Laboratory testing is not recommended for the purpose of vaccine decision-making.

For more information, see COVID-19 vaccination and SARS-CoV-2 infection.

Considerations Involving Pregnancy, Lactation, and Fertility

Yes. CDC recommends COVID-19 vaccination for all people who are pregnant, breastfeeding, recently pregnant, trying to get pregnant now, or who might become pregnant in the future. Monovalent mRNA (Moderna or Pfizer-BioNTech) and Novavax vaccines are recommended for the primary series and a bivalent mRNA vaccine (Moderna or Pfizer-BioNTech) is recommended for the booster dose for all vaccine-eligible populations including people who are pregnant or lactating. Those who are considering receipt of the Janssen COVID-19 Vaccine should see Appendix A: Guidance for use of Janssen COVID-19 Vaccine.

For more information, see COVID-19 Vaccines While Pregnant or Breastfeeding.

Special Populations and Situations

In accordance with general best practices, preterm infants (infants born before 37 weeks’ gestation), regardless of birth weight, should receive COVID-19 vaccination at their chronological age and according to the same schedule and guidance as for full-term infants and children.

Infants of mothers who were vaccinated and/or had COVID-19 or SARS-CoV-2 infection before or during pregnancy should be vaccinated according to the recommended schedule.

People who previously received SARS-CoV-2 antibody products (anti-SARS-CoV-2 monoclonal antibodies or convalescent plasma) as part of COVID-19 treatment, post-exposure prophylaxis, or pre-exposure prophylaxis can be vaccinated at any time; COVID-19 vaccination does not need to be delayed following receipt of monoclonal antibodies or convalescent plasma.

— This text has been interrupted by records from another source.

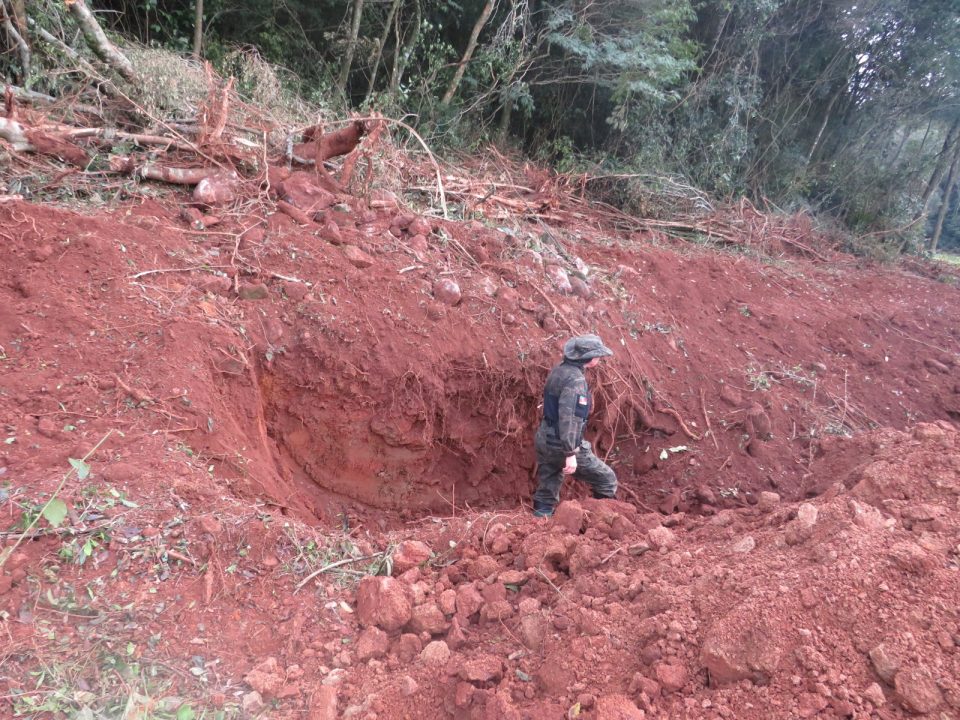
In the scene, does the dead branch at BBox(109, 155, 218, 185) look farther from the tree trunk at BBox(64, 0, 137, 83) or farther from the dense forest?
the dense forest

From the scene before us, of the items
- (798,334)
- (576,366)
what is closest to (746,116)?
(798,334)

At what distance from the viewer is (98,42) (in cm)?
575

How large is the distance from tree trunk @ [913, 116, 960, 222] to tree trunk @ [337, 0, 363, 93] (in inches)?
490

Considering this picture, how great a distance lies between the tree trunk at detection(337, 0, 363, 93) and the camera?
8750 millimetres

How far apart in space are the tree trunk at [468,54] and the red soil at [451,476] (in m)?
3.61

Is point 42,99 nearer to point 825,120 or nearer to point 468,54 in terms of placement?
point 468,54

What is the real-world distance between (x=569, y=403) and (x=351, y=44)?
7.15m

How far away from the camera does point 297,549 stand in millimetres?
2900

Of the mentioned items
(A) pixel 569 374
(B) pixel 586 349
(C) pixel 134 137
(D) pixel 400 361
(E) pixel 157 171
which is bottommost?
(D) pixel 400 361

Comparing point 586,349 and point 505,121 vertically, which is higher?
point 505,121

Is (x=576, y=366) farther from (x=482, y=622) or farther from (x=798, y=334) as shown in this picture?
(x=798, y=334)

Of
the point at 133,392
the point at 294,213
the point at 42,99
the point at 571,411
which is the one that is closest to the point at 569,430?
the point at 571,411

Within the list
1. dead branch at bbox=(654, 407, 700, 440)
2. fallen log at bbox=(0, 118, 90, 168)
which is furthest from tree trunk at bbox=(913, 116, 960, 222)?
fallen log at bbox=(0, 118, 90, 168)

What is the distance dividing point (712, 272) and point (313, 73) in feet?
22.0
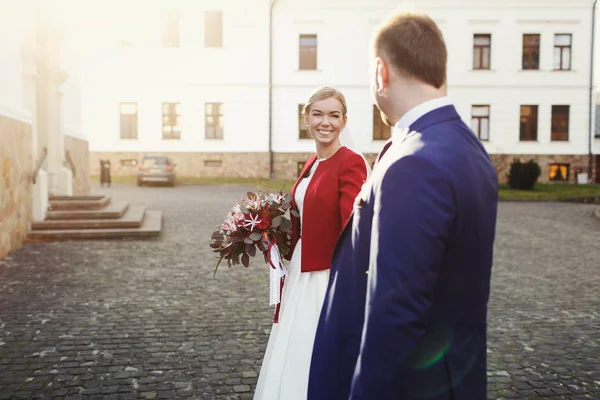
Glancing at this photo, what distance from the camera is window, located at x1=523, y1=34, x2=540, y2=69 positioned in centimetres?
3384

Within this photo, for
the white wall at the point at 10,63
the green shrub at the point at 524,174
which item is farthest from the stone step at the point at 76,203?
the green shrub at the point at 524,174

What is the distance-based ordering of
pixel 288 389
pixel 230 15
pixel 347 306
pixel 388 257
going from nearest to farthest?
pixel 388 257
pixel 347 306
pixel 288 389
pixel 230 15

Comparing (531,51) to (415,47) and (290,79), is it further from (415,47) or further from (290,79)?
(415,47)

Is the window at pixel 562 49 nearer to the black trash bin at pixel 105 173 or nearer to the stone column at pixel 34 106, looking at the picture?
the black trash bin at pixel 105 173

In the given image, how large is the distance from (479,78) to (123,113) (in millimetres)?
20201

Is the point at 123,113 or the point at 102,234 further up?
the point at 123,113

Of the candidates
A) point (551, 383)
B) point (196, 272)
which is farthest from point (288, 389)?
point (196, 272)

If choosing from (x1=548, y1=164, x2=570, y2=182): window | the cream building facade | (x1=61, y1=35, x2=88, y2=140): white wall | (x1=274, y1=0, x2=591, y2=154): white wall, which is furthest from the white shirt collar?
(x1=548, y1=164, x2=570, y2=182): window

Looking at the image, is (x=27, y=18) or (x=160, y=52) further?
(x=160, y=52)

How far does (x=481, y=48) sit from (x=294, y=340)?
111 ft

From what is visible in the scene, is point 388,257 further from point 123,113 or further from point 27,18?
point 123,113

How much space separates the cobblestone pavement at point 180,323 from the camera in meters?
4.45

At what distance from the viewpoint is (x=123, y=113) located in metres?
33.7

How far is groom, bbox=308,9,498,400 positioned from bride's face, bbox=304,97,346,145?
1371 millimetres
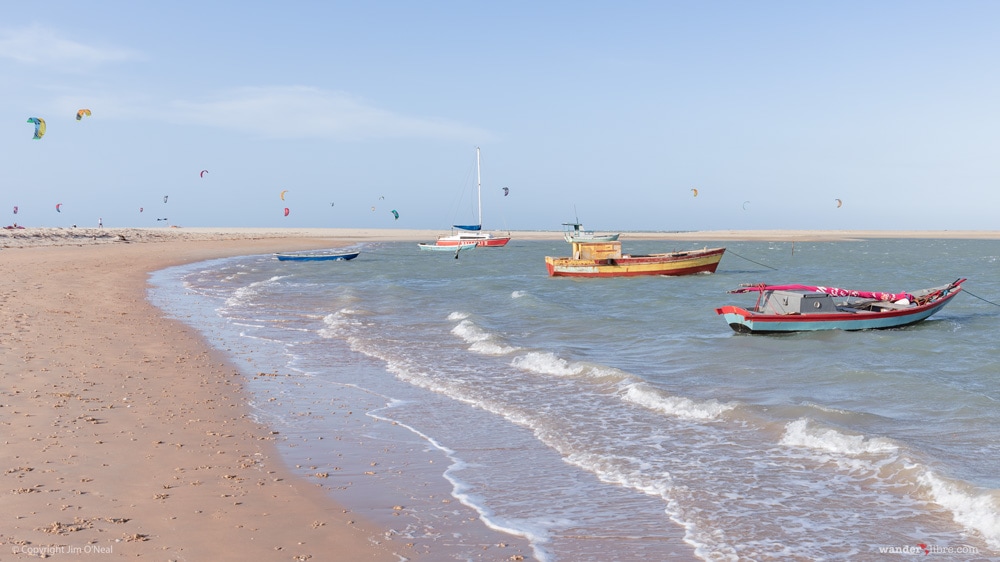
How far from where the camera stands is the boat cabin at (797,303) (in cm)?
1841

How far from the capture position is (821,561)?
5.45 metres

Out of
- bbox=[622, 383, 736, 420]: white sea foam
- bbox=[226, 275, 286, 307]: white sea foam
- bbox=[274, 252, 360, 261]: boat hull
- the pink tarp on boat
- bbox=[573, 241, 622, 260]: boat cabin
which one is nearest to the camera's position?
bbox=[622, 383, 736, 420]: white sea foam

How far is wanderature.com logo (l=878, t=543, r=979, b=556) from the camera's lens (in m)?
5.58

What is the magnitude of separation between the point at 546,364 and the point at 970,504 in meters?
7.71

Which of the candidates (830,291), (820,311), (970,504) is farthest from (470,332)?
(970,504)

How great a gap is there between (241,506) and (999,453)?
7.40m

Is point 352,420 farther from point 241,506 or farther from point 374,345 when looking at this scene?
point 374,345

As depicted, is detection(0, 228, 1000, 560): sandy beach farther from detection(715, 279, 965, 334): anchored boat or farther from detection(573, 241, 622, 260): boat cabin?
detection(573, 241, 622, 260): boat cabin

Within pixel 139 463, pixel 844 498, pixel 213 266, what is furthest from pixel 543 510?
pixel 213 266

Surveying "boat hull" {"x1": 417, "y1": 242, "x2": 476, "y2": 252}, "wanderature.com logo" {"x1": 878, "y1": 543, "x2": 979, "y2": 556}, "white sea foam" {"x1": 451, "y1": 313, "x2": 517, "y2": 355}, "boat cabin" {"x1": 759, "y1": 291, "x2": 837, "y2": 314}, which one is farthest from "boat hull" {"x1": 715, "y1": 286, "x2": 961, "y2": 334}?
"boat hull" {"x1": 417, "y1": 242, "x2": 476, "y2": 252}

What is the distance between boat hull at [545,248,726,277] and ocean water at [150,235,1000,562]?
16.8m

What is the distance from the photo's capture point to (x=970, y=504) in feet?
21.0

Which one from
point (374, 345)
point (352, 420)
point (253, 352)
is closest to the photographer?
point (352, 420)

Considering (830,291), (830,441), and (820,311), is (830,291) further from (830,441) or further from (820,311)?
(830,441)
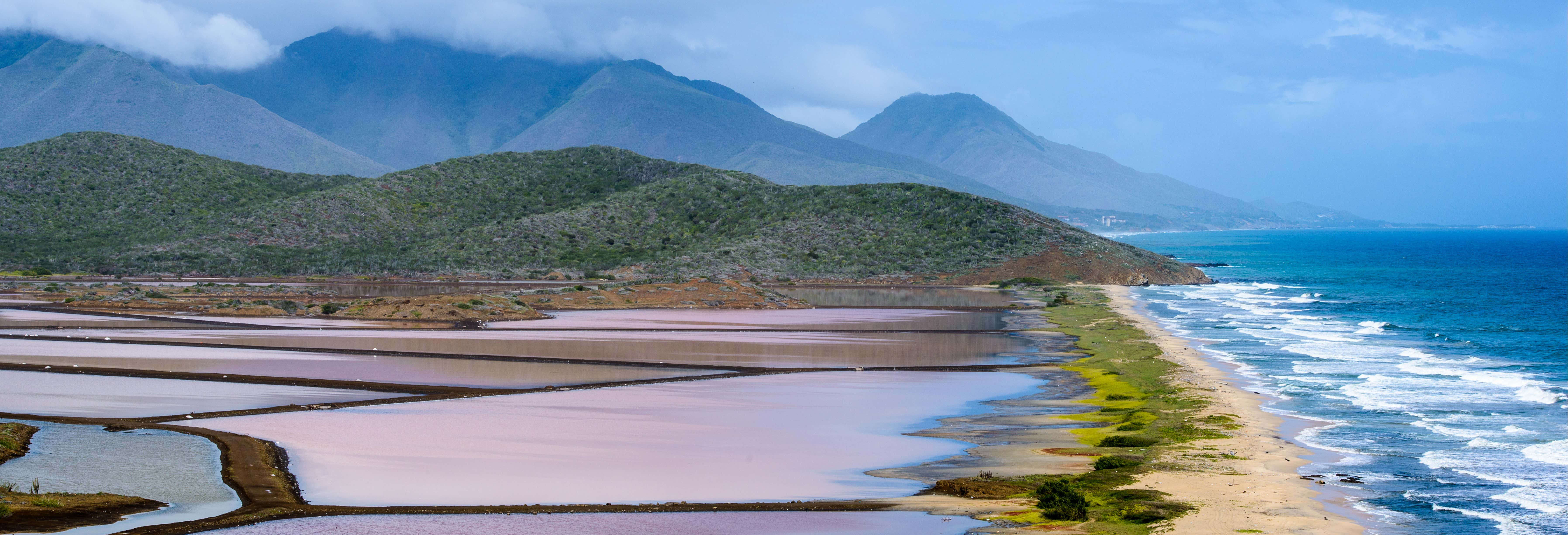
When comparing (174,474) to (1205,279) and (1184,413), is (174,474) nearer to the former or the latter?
(1184,413)

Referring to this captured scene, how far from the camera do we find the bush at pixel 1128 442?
2223 cm

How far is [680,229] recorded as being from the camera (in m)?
128

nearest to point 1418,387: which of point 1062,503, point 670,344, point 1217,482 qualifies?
point 1217,482

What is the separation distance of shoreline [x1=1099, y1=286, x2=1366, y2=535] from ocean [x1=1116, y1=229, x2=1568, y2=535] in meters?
0.53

Rare cases of Bell’s palsy (acute peripheral facial nerve palsy) were reported following vaccination of participants in mRNA COVID-19 vaccine clinical trials, but FDA was not able to determine whether these cases were causally related to vaccination. People with a history of Bell’s palsy may receive any currently FDA-approved or FDA-authorized COVID-19 vaccine: mRNA (i.e., Moderna or Pfizer-BioNTech) and Novavax COVID-19 vaccines are recommended for the primary series and an age-appropriate mRNA vaccine is recommend for the booster dose.

For more information on the recommended vaccination, see COVID-19 vaccination schedule for people who are not moderately or severely immunocompromised.

GBS is a neurological disorder in which the body’s immune system damages nerve cells, causing muscle weakness and sometimes paralysis. For people with a history of GBS, as for the general population, mRNA (i.e., Moderna or Pfizer-BioNTech) and Novavax COVID-19 vaccines are recommended for the primary series, and an age-appropriate mRNA vaccine is recommended for the booster dose. No increased risk of GBS has been identified with receipt of mRNA COVID-19 vaccines.

See Guidance for use of Janssen COVID-19 Vaccine and Use of the Janssen (Johnson & Johnson) COVID-19 Vaccine  for information on GBS and Janssen COVID-19 Vaccine.